Spatial relationship records

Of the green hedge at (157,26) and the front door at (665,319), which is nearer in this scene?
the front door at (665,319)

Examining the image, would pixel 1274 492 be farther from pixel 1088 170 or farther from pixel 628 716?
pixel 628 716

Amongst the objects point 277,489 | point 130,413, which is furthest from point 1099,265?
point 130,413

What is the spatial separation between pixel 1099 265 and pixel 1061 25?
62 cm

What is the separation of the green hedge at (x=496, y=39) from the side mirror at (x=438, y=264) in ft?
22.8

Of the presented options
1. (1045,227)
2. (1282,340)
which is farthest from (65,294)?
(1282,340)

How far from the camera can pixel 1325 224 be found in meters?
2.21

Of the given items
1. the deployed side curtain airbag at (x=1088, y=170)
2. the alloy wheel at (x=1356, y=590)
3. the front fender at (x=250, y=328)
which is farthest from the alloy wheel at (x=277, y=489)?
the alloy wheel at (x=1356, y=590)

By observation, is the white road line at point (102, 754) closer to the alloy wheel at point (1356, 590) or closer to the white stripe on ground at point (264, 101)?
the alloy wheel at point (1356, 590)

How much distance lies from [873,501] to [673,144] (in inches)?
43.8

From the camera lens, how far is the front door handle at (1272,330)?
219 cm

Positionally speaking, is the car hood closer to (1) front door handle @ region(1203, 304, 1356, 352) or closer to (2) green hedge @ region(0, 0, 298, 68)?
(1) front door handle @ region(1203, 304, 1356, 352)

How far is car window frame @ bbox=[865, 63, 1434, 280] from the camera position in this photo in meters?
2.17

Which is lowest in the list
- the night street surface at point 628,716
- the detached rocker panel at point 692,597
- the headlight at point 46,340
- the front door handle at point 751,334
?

» **TASK**:
Give the lines from the one containing "From the camera lens, how" through the last line as a Markdown table with the columns No. and Line, numbering the rows and leaving out blank lines.

» **SOLVED PROBLEM**:
| No. | Line |
|---|---|
| 1 | From the camera lens, how far is the front door handle at (1272,330)? |
| 2 | 219 cm |
| 3 | Positionally speaking, is the car hood closer to (1) front door handle @ region(1203, 304, 1356, 352) or closer to (2) green hedge @ region(0, 0, 298, 68)? |
| 4 | (1) front door handle @ region(1203, 304, 1356, 352) |
| 5 | How far is car window frame @ bbox=[865, 63, 1434, 280] from the camera position in this photo in meters? |
| 6 | 2.17 |
| 7 | Which is lowest in the list |
| 8 | - the night street surface at point 628,716 |
| 9 | - the detached rocker panel at point 692,597 |
| 10 | - the headlight at point 46,340 |
| 11 | - the front door handle at point 751,334 |
| 12 | ? |